#### Exercise objective
Below are some entries. Reproduce them word for word.

Dataset entries:
<<<<
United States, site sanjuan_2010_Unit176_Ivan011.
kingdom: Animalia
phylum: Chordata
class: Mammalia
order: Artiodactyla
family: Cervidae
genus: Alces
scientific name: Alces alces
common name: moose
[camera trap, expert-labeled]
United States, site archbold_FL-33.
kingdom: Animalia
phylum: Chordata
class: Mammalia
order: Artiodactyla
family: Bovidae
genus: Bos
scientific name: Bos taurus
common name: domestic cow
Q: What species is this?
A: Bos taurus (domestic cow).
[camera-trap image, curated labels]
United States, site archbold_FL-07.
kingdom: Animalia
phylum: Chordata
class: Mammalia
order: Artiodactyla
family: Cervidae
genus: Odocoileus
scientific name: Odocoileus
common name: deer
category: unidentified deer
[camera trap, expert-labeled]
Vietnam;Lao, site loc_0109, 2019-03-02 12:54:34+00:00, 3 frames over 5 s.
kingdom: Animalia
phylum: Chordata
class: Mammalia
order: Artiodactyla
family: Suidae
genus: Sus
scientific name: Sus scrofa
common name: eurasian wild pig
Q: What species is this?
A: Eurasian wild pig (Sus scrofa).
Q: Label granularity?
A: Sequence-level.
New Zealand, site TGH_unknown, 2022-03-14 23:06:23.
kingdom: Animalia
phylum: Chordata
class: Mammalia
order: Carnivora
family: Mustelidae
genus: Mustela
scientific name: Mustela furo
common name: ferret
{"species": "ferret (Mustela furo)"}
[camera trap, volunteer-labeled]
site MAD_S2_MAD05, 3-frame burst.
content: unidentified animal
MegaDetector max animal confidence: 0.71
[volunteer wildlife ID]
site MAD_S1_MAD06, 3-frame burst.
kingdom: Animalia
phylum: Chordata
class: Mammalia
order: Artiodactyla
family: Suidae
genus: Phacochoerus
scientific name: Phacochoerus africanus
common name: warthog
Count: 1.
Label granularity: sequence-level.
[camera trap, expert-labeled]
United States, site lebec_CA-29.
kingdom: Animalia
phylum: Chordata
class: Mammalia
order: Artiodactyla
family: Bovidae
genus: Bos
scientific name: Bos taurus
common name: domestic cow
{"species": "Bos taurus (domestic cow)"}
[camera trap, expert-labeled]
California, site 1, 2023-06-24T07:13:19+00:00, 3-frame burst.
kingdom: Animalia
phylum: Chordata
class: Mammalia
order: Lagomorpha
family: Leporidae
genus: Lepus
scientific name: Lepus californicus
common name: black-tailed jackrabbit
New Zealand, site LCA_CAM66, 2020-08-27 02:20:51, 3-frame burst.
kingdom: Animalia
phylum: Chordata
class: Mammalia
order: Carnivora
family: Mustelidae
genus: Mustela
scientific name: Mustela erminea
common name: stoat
>>>>
#### Response for this exercise
United States, site sanjuan_2010_Unit176_Ivan011.
kingdom: Animalia
phylum: Chordata
class: Mammalia
order: Artiodactyla
family: Cervidae
genus: Alces
scientific name: Alces alces
common name: moose
[camera trap, expert-labeled]
United States, site archbold_FL-33.
kingdom: Animalia
phylum: Chordata
class: Mammalia
order: Artiodactyla
family: Bovidae
genus: Bos
scientific name: Bos taurus
common name: domestic cow
Q: What species is this?
A: Bos taurus (domestic cow).
[camera-trap image, curated labels]
United States, site archbold_FL-07.
kingdom: Animalia
phylum: Chordata
class: Mammalia
order: Artiodactyla
family: Cervidae
genus: Odocoileus
scientific name: Odocoileus
common name: deer
category: unidentified deer
[camera trap, expert-labeled]
Vietnam;Lao, site loc_0109, 2019-03-02 12:54:34+00:00, 3 frames over 5 s.
kingdom: Animalia
phylum: Chordata
class: Mammalia
order: Artiodactyla
family: Suidae
genus: Sus
scientific name: Sus scrofa
common name: eurasian wild pig
Q: What species is this?
A: Eurasian wild pig (Sus scrofa).
Q: Label granularity?
A: Sequence-level.
New Zealand, site TGH_unknown, 2022-03-14 23:06:23.
kingdom: Animalia
phylum: Chordata
class: Mammalia
order: Carnivora
family: Mustelidae
genus: Mustela
scientific name: Mustela furo
common name: ferret
{"species": "ferret (Mustela furo)"}
[camera trap, volunteer-labeled]
site MAD_S2_MAD05, 3-frame burst.
content: unidentified animal
MegaDetector max animal confidence: 0.71
[volunteer wildlife ID]
site MAD_S1_MAD06, 3-frame burst.
kingdom: Animalia
phylum: Chordata
class: Mammalia
order: Artiodactyla
family: Suidae
genus: Phacochoerus
scientific name: Phacochoerus africanus
common name: warthog
Count: 1.
Label granularity: sequence-level.
[camera trap, expert-labeled]
United States, site lebec_CA-29.
kingdom: Animalia
phylum: Chordata
class: Mammalia
order: Artiodactyla
family: Bovidae
genus: Bos
scientific name: Bos taurus
common name: domestic cow
{"species": "Bos taurus (domestic cow)"}
[camera trap, expert-labeled]
California, site 1, 2023-06-24T07:13:19+00:00, 3-frame burst.
kingdom: Animalia
phylum: Chordata
class: Mammalia
order: Lagomorpha
family: Leporidae
genus: Lepus
scientific name: Lepus californicus
common name: black-tailed jackrabbit
New Zealand, site LCA_CAM66, 2020-08-27 02:20:51, 3-frame burst.
kingdom: Animalia
phylum: Chordata
class: Mammalia
order: Carnivora
family: Mustelidae
genus: Mustela
scientific name: Mustela erminea
common name: stoat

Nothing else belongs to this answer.